Kannst du nicht allen gefallen durch deine That und dein Kunstwerk,
    Mach' es wenigen recht, vielen gefallen ist schlimm.



Tonkunst.

Leben athme die bildende Kunst, Geist fodr' ich vom Dichter,
    Aber die Seele spricht nur Polyhymnia aus.



Sprache.

Warum kann der lebendige Geist dem Geist nicht erscheinen!
    Spricht die Seele, so spricht ach! schon die Seele nicht mehr.



An den Dichter.

Laß die Sprache dir seyn, was der Körper den Liebenden.
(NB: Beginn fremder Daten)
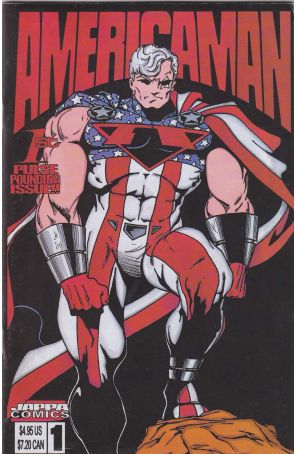 Americaman/Jiroboy 1 published by Jappa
Er nur
    Ist's, der die Wesen trennt und der die Wesen vereint.



Der Meister.

Jeden anderen Meister erkennt man an dem was er ausspricht,
    Was er weise verschweigt zeigt mir den Meister des Stils.



Der Gürtel.

In dem Gürtel bewahrt Afrodite der Reize Geheimniß,
    Was ihr den Zauber verleiht, ist was sie bindet, die Schaam.



Dilettant.

Weil ein Vers dir gelingt in einer gebildeten Sprache,
    Die für dich dichtet und denkt, glaubst du schon Dichter zu seyn?



Die Kunstschwätzer.

Gutes in Künsten verlangt ihr? Seyd ihr denn würdig des Guten,
    Das nur der ewige Krieg gegen euch selber erzeugt?



Die Philosophieen.

Welche wohl bleibt von allen den Philosophieen? Ich weiß nicht.
    Aber die Philosophie hoff' ich soll ewig bestehn.



Die Gunst der Musen.

Mit dem Philister stirbt auch sein Ruhm, du himmlische Muse
    Trägst die dich lieben, die du liebst, in Mnemosynens Schooß.



Der Homeruskopf als Siegel.

Treuer alter Homer! Dir vertrau' ich das zarte Geheimniß,
    Um der Liebenden Glück wisse der Sänger allein.